Another bill makes eligibility for national insurance benefits dependent on completing military service. Few Arabs serve in the army: unlike for Jews, service is not compulsory.
License to Kill?
About 1.5 million Arabs reside in Israel with 5.5 million Jews, but 3.8 million Palestinians live in the West Bank, Gaza and East Jerusalem. The outbreak of the latest Palestinian intifada marked a turning point in the way Israel treats its Arab citizens, many say, especially after 13 unarmed Israeli Arabs were killed in October 2000 when police used live ammunition to disperse protests in support of Palestinians in the occupied territories.
Rights groups say a January Israeli court decision not to indict the alleged killers due to “insufficient evidence” was tantamount to giving police a license to kill Arabs.

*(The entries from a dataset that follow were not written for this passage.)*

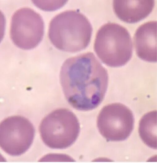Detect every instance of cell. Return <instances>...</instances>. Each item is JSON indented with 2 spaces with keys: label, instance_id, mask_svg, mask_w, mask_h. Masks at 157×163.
Returning <instances> with one entry per match:
<instances>
[{
  "label": "cell",
  "instance_id": "cell-1",
  "mask_svg": "<svg viewBox=\"0 0 157 163\" xmlns=\"http://www.w3.org/2000/svg\"><path fill=\"white\" fill-rule=\"evenodd\" d=\"M60 80L68 103L76 109L87 111L103 101L108 77L94 53L87 52L66 59L60 69Z\"/></svg>",
  "mask_w": 157,
  "mask_h": 163
},
{
  "label": "cell",
  "instance_id": "cell-2",
  "mask_svg": "<svg viewBox=\"0 0 157 163\" xmlns=\"http://www.w3.org/2000/svg\"><path fill=\"white\" fill-rule=\"evenodd\" d=\"M92 32L88 19L77 10L66 11L51 20L48 36L58 49L74 53L85 49L90 43Z\"/></svg>",
  "mask_w": 157,
  "mask_h": 163
},
{
  "label": "cell",
  "instance_id": "cell-3",
  "mask_svg": "<svg viewBox=\"0 0 157 163\" xmlns=\"http://www.w3.org/2000/svg\"><path fill=\"white\" fill-rule=\"evenodd\" d=\"M131 36L124 27L114 23L102 26L96 34L94 48L97 55L107 66H123L131 59L133 46Z\"/></svg>",
  "mask_w": 157,
  "mask_h": 163
},
{
  "label": "cell",
  "instance_id": "cell-4",
  "mask_svg": "<svg viewBox=\"0 0 157 163\" xmlns=\"http://www.w3.org/2000/svg\"><path fill=\"white\" fill-rule=\"evenodd\" d=\"M79 124L75 115L70 110H55L42 120L39 130L41 138L48 147L63 149L73 144L80 132Z\"/></svg>",
  "mask_w": 157,
  "mask_h": 163
},
{
  "label": "cell",
  "instance_id": "cell-5",
  "mask_svg": "<svg viewBox=\"0 0 157 163\" xmlns=\"http://www.w3.org/2000/svg\"><path fill=\"white\" fill-rule=\"evenodd\" d=\"M44 30L42 17L32 9L21 8L12 15L10 37L14 45L21 49L29 50L37 46L43 38Z\"/></svg>",
  "mask_w": 157,
  "mask_h": 163
},
{
  "label": "cell",
  "instance_id": "cell-6",
  "mask_svg": "<svg viewBox=\"0 0 157 163\" xmlns=\"http://www.w3.org/2000/svg\"><path fill=\"white\" fill-rule=\"evenodd\" d=\"M35 130L32 123L23 116L8 117L0 124V145L6 153L20 156L30 148L34 139Z\"/></svg>",
  "mask_w": 157,
  "mask_h": 163
},
{
  "label": "cell",
  "instance_id": "cell-7",
  "mask_svg": "<svg viewBox=\"0 0 157 163\" xmlns=\"http://www.w3.org/2000/svg\"><path fill=\"white\" fill-rule=\"evenodd\" d=\"M132 111L125 105L113 103L103 107L97 118L99 132L107 141H120L129 137L134 128Z\"/></svg>",
  "mask_w": 157,
  "mask_h": 163
},
{
  "label": "cell",
  "instance_id": "cell-8",
  "mask_svg": "<svg viewBox=\"0 0 157 163\" xmlns=\"http://www.w3.org/2000/svg\"><path fill=\"white\" fill-rule=\"evenodd\" d=\"M156 21L146 22L136 30L134 37L137 56L150 62H157V26Z\"/></svg>",
  "mask_w": 157,
  "mask_h": 163
},
{
  "label": "cell",
  "instance_id": "cell-9",
  "mask_svg": "<svg viewBox=\"0 0 157 163\" xmlns=\"http://www.w3.org/2000/svg\"><path fill=\"white\" fill-rule=\"evenodd\" d=\"M113 11L121 20L134 23L147 17L155 6L153 0H113Z\"/></svg>",
  "mask_w": 157,
  "mask_h": 163
},
{
  "label": "cell",
  "instance_id": "cell-10",
  "mask_svg": "<svg viewBox=\"0 0 157 163\" xmlns=\"http://www.w3.org/2000/svg\"><path fill=\"white\" fill-rule=\"evenodd\" d=\"M157 111L145 114L139 122L138 132L144 143L149 147L157 149Z\"/></svg>",
  "mask_w": 157,
  "mask_h": 163
}]
</instances>
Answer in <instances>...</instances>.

Two rights groups documented the killing of 41 Arabs by Israeli police or in “racist attacks” by Jews and security guards since 2000. Of those, only one suspected killer has been indicted, said Jafar Farah, director of advocacy group Mossawa.
“The message of (this court’s) decision is the following: Israel is allowed to kill Arabs and to make mass arrests,” said Abeer Baker, a lawyer with advocacy group Adala in Israel, which represented the families of those killed in the 2000 protests.
Many Israeli Arabs say they have lost faith in Israeli justice, arguing police were more restrained while dispersing gatherings by Israeli Jews.
“How come in a country that claims democracy, policemen shoot and kill citizens but no chargesheet is made?” asked Mossawa’s Farah. “When it comes to Arab citizens, the law-abiding state does not exist.”